The improvements related to poverty are mostly within the first cluster and are derived through empirical research. Back in the 1990s, I and others worked with the Urban Institute and MDRC to pilot a program in Milwaukee called New Hope that looked at what would happen if you guaranteed participants access to a wage-paying community service job, a larger EITC, health insurance and subsidized childcare. Those four things led to enormous improvements across the board for participants including a nearly twofold increase in marriage rates.
In my book I lay out an even broader restructuring of economic security programs with fourteen key elements including a 40-hour per week wage-paying job; raising the minimum wage and then adjusting it for inflation; guaranteed paid leave and childcare; and strengthening collective bargaining.
If we do all that, I think we can push the poverty rate down to a residual 2-3%.
Do you see the specific policies you lay out as realistic in the near-term or more as something to aspire towards?
What I’m trying to do in this book is say let’s not just throw pieces of the puzzle down on the table and think they will come together. Let’s have a vision of where we want to get to and head towards it.

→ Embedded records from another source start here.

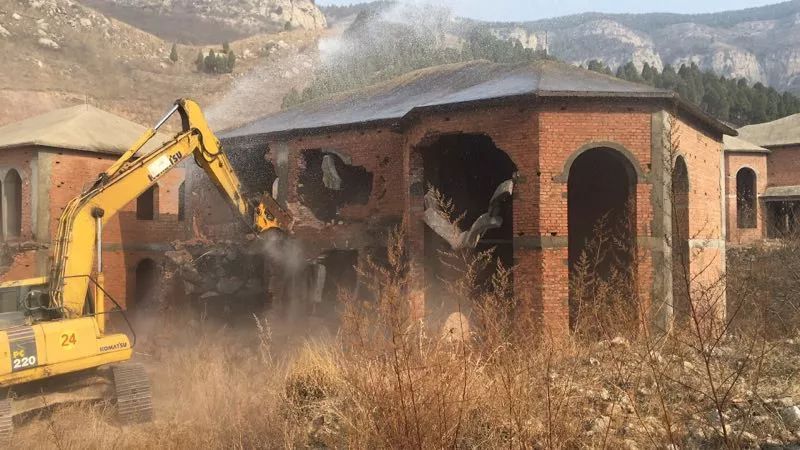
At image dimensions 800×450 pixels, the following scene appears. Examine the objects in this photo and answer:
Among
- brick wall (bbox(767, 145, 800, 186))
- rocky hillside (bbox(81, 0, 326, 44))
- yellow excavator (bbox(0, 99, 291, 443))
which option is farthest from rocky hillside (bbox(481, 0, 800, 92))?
yellow excavator (bbox(0, 99, 291, 443))

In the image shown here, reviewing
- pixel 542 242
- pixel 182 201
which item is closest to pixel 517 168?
pixel 542 242

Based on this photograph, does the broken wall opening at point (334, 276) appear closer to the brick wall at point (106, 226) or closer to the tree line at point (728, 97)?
the brick wall at point (106, 226)

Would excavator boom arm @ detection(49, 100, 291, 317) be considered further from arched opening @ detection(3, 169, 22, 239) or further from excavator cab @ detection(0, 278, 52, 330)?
arched opening @ detection(3, 169, 22, 239)

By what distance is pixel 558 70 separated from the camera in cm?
1455

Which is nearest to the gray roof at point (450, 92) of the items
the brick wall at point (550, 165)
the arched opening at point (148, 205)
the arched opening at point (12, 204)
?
the brick wall at point (550, 165)

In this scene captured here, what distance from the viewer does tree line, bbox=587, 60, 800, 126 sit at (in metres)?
48.6

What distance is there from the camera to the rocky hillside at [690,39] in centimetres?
14320

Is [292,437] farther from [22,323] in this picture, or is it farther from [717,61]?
[717,61]

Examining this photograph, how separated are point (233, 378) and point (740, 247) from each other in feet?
75.8

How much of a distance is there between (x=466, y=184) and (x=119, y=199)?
811 centimetres

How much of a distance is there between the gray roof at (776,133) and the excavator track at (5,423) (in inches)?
1375

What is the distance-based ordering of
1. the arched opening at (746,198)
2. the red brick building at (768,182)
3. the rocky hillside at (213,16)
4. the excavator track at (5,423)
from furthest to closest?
the rocky hillside at (213,16), the arched opening at (746,198), the red brick building at (768,182), the excavator track at (5,423)

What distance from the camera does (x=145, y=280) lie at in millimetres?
21188

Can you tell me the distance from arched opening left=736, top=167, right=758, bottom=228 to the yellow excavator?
29820mm
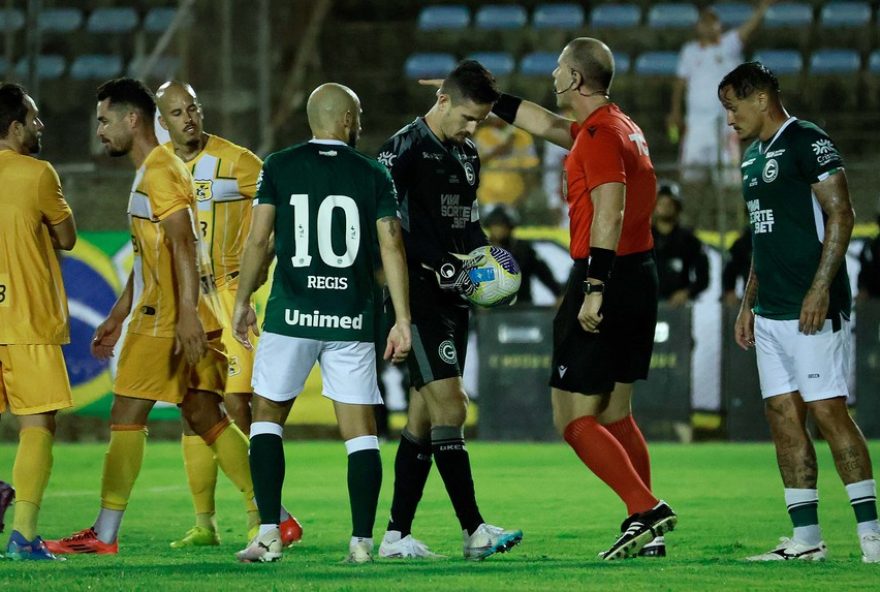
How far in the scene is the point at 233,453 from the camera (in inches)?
316

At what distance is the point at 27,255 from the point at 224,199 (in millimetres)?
1395

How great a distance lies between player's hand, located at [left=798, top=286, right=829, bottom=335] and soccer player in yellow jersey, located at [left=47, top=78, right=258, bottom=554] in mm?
2817

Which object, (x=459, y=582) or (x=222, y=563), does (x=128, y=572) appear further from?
(x=459, y=582)

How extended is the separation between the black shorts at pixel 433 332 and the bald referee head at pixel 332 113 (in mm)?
841

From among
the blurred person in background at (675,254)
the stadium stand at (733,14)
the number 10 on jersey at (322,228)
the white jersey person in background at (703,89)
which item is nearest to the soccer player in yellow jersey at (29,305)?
the number 10 on jersey at (322,228)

The history of our country is one of incremental pragmatism. On the other hand, it’s clear that big fundamental changes in our system are possible at key points in history. I think we can move towards a bold vision but recognize pragmatic steps for getting there.
We’re in the middle of a campaign with lots of new policy proposals being presented. Do you see examples of candidates or politician’s writ large advocating for the kind of vision you outline here?
I do. I think there are a lot of good ideas even in cases where I don’t agree with all the details. There was a discussion at the last debate around a federal jobs guarantee (which is not the language I’d use since I think it should be a guarantee of 40 hours of paid work rather than a specific job) but they were focused around a proposal that is central to my vision.
And even on the Republican side, I’m not a big fan of the recent tax bill, but the idea of expanding the child tax credit is very close to what I’ve bene pushing for with the EITC.
So a lot of these things are in the wind, in the works, and in the debates—and that’s exactly what I’m urging.
David Riemer has worked on creating public policy change at both the state and national level. A graduate of Harvard Law School, he has held legal, budget, and policymaking positions with a former Mayor of Milwaukee, two former governors of Wisconsin, and the late Senator Edward Kennedy. His new book Putting Government in Its Place: The Case for a New Deal 3.0 is available through HenschelHAUS Books.